=== Trecho do texto ===
Paulistano enfrenta dia de caos, ilhado em casa e nos terminais de transporte

Ruas alagadas, vias interditadas e falta de energia foram algumas das experiências nada agradáveis dos moradores.

Lindauro Gomes

10/02/2020 14h53

As fortes chuvas que atingiram a cidade de São Paulo na madrugada e na manhã desta segunda-feira, 10, ilharam os paulistanos, que não conseguiram sair de casa ou tiveram muita dificuldade para se locomover pela cidade. Ruas alagadas, vias interditadas e falta de energia foram algumas das experiências nada agradáveis dos moradores.

A diretora de vendas Luciana Paranhos, por exemplo, teve a rotina completamente alterada. Moradora da região da Pompeia, na zona oeste, está sem energia elétrica desde às 5h. “O prédio está funcionando com gerador, mas a energia deve acabar logo”, conta. Ela foi liberada pela empresa para trabalhar em home office. “Ainda bem que os celulares estavam carregados, mas já estão em 40% e daqui a pouco nem trabalhar vou conseguir mais”, diz.
=== Dados brutos ===
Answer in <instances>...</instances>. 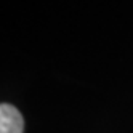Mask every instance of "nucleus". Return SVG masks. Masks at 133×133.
Here are the masks:
<instances>
[{
  "label": "nucleus",
  "instance_id": "nucleus-1",
  "mask_svg": "<svg viewBox=\"0 0 133 133\" xmlns=\"http://www.w3.org/2000/svg\"><path fill=\"white\" fill-rule=\"evenodd\" d=\"M0 133H24V117L13 104H0Z\"/></svg>",
  "mask_w": 133,
  "mask_h": 133
}]
</instances>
===
◆ Exercícios:
(A) Resuma em duas frases o texto sobre as chuvas em São Paulo.
(B) Prossiga o texto sobre as chuvas em São Paulo a partir do ponto em que ele termina.
As linhas são um material à parte, sem relação com o texto.

◆ Respostas:
(A) As fortes chuvas da madrugada e da manhã de segunda-feira, 10, ilharam os paulistanos, que enfrentaram ruas alagadas, vias interditadas e falta de energia. A diretora de vendas Luciana Paranhos, moradora da Pompeia, está sem energia elétrica desde as 5h e foi liberada para trabalhar em home office, mas os celulares já estão com 40% de bateria.

(B)
O marido, Alexandre, que é engenheiro, também ficou em home office. Ele trabalha em uma empresa na Lapa, uma das regiões mais afetadas, e a companhia ficou completamente alagada. Além disso, a motorista que faz o transporte da filha, Beatriz, 13 anos, que estuda em um colégio na região da avenida Paulista, cancelou o serviço. “Ela não estava conseguindo cruzar as marginais e está preocupada, não consegue se locomover, está presa na rua ainda”, afirma.

Luciana chegou a conseguir levar a filha mais velha pra escola, mas o mais novo, Leonardo, de apenas 1 ano e dois meses, teve de ficar em casa. “Não chegou nenhuma funcionária ao berçário onde ele fica e a dona teve que suspender as atividades”, diz. A empregada também não foi trabalhar. “Ela mora em um prédio que fica perto da Marginal Tietê e o local está todo alagado.”

A queda de energia afetou o terminal Barra Funda de ônibus e metrô, também na zona oeste, conforme observado pela reportagem. Um grupo de cinco funcionários de um supermercado da região não conseguiu sair do local e conversava sentado no chão do terminal Nenhum dos funcionários do turno da manhã conseguiu chegar ao local de trabalho.

“O primeiro de nós chegou aqui às 5h20 e não consegui sair. A gente foi chegando aos poucos e encontrando por aqui. Só está no mercado quem é do turno da madrugada e agora não consegue sair”, contou Ane Caroline, 23 anos, supervisora de vendas.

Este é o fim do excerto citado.